A sale happens when you convert a prospect into a customer. But not all prospects convert. Some prospects say “no” (or they simply decline to buy or they abandon their shopping carts, depending on your sales funnel). You shift your focus to those who have said yes and you serve them to get them to buy again. Good idea.
But what do you do with the other prospects? With the ones who say “no”? Here are some ideas:
- Build a relationship with them. Take an interest in them. Follow them on Twitter, read their blogs, listen closely to them. Invest time in them as research into the mind of people who DON’T want your services.
- Look for common points among them to see why you are missing the mark. If they share a similarity, you can augment your existing product or create a new product to better serve them.

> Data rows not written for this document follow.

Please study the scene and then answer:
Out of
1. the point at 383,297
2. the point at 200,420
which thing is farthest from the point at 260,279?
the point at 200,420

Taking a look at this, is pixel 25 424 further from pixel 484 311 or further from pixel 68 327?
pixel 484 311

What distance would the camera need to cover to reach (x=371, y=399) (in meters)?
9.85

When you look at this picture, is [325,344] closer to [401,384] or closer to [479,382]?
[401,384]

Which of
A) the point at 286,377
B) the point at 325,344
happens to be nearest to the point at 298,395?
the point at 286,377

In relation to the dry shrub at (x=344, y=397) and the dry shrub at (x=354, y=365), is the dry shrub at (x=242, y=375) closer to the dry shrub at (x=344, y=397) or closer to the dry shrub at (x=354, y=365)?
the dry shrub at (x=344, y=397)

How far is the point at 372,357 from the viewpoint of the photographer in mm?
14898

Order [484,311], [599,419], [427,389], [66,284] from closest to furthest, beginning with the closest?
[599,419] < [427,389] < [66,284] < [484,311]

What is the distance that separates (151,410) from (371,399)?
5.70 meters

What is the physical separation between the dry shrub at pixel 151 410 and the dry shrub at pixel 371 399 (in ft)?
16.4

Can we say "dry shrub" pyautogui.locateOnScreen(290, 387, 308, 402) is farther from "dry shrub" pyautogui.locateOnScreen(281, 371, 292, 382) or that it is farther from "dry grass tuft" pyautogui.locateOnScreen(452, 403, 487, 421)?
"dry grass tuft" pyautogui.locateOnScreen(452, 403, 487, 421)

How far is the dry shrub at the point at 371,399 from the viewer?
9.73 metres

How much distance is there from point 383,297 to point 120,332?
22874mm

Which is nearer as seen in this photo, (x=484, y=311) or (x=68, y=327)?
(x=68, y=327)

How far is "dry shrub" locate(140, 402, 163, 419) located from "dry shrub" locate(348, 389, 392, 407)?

- Test different products – at lower price points or with different elements – and see what they buy. Don’t offer these products to everyone, just to the ones who said “no” the first time.

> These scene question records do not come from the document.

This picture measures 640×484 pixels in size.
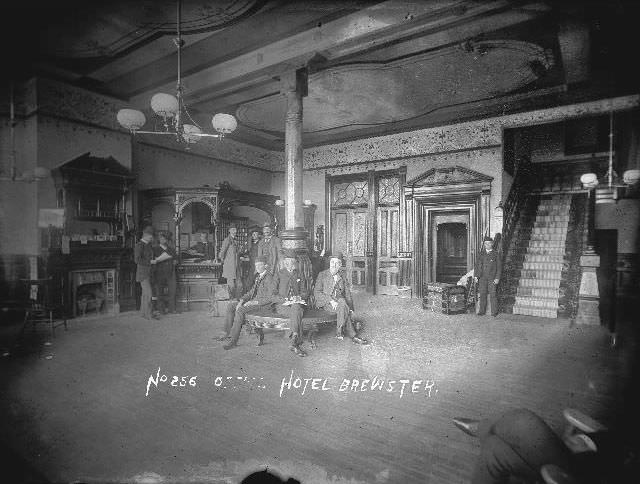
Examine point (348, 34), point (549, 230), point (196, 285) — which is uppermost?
point (348, 34)

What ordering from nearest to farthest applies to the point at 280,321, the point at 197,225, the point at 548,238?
the point at 280,321, the point at 548,238, the point at 197,225

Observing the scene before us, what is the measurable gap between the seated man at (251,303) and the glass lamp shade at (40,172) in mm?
4471

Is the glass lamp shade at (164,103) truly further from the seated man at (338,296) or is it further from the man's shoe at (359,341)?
the man's shoe at (359,341)

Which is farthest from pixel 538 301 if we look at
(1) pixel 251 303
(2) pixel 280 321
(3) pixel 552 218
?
(1) pixel 251 303

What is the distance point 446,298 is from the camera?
819 centimetres

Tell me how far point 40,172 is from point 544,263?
1084 cm

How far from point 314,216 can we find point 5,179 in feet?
26.7

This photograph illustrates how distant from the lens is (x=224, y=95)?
320 inches

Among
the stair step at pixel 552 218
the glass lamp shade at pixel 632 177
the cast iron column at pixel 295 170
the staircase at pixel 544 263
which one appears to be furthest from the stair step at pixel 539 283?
the cast iron column at pixel 295 170

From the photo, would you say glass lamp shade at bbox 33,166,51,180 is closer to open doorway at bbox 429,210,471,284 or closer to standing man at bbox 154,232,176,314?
standing man at bbox 154,232,176,314

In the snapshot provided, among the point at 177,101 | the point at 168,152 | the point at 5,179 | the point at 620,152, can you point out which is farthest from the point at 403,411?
the point at 620,152

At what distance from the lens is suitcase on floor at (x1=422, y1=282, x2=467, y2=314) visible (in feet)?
26.8

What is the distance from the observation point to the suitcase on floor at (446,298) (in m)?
8.16

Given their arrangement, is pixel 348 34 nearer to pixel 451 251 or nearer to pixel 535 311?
pixel 535 311
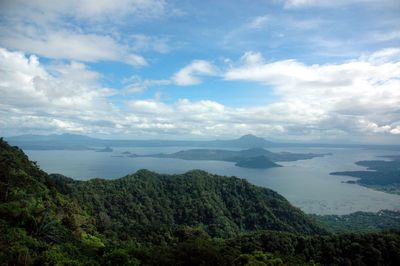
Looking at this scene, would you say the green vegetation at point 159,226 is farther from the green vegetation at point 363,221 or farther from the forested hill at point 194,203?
the green vegetation at point 363,221

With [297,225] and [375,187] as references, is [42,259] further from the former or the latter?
[375,187]

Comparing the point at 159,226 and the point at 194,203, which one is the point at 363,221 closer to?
the point at 194,203

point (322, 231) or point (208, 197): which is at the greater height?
point (208, 197)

- Partner with another vendor who might be better able to provide a solution to their problem. Don’t just refer them; arrange an affiliate relationship so you can still profit from the ones who say no.

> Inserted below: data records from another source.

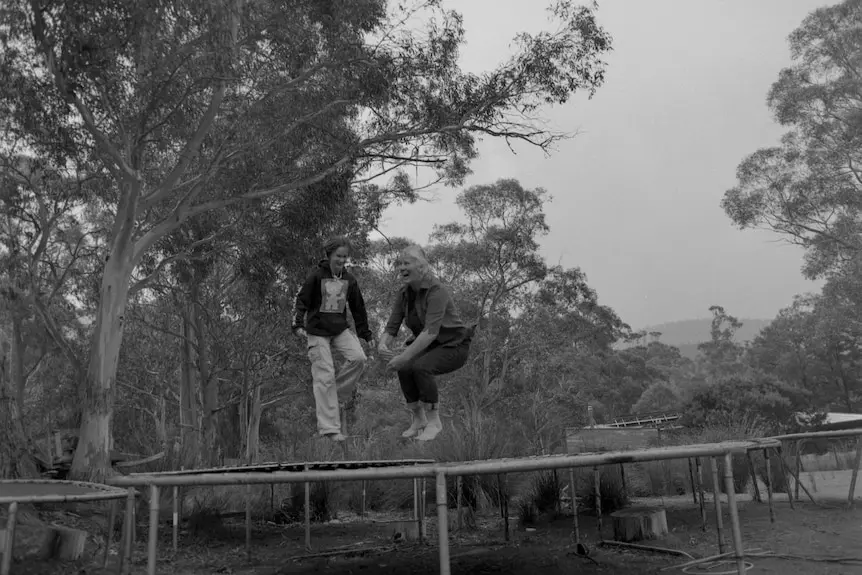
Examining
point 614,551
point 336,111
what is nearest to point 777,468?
point 614,551

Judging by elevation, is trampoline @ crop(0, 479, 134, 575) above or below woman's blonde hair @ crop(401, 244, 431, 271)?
below

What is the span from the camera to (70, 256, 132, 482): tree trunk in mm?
9242

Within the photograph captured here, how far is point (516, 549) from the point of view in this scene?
6082mm

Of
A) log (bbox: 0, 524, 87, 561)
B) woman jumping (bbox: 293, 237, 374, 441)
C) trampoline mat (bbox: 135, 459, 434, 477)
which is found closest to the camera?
trampoline mat (bbox: 135, 459, 434, 477)

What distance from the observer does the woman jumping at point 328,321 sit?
5184mm

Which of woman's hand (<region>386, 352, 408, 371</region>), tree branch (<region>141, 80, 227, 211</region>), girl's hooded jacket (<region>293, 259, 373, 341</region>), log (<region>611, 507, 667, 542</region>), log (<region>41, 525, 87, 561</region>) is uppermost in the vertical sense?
tree branch (<region>141, 80, 227, 211</region>)

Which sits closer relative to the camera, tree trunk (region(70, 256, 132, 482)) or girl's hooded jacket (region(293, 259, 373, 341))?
girl's hooded jacket (region(293, 259, 373, 341))

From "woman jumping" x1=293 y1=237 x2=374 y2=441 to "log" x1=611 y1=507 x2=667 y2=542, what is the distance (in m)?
2.68

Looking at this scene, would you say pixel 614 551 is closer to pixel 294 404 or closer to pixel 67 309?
pixel 67 309

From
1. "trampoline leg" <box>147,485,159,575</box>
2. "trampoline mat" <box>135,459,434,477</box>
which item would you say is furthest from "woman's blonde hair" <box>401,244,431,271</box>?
"trampoline leg" <box>147,485,159,575</box>

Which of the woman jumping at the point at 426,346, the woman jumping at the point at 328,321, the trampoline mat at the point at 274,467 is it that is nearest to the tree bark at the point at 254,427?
the woman jumping at the point at 328,321

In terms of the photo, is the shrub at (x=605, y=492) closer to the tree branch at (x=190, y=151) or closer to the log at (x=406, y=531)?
the log at (x=406, y=531)

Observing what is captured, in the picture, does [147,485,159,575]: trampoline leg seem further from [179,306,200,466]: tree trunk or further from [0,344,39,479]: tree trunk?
[179,306,200,466]: tree trunk

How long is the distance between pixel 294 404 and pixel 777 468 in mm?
21925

- Ask to put them on your newsletter or ezine list.
- Better yet, create a special “no” list that gets extra special treatment with plenty of high-value information and free samples.
- Get their contact information and revisit them a few weeks or months down the road. (I have several clients who started working with me after initially turning me down… they found another writer, weren’t as happy as they thought they’d be, and my email or call prompted them to reconsider my services).
- Stay positive, stay available, and invite them to contact you at any time. You never know: Their needs might change in the very near future.
While your customers are great to have, your “no” prospects can teach you so much about why people don’t buy… and they will often be the vocal minority to a much larger group of people who didn’t even bother going through the process to get to the prospect stage.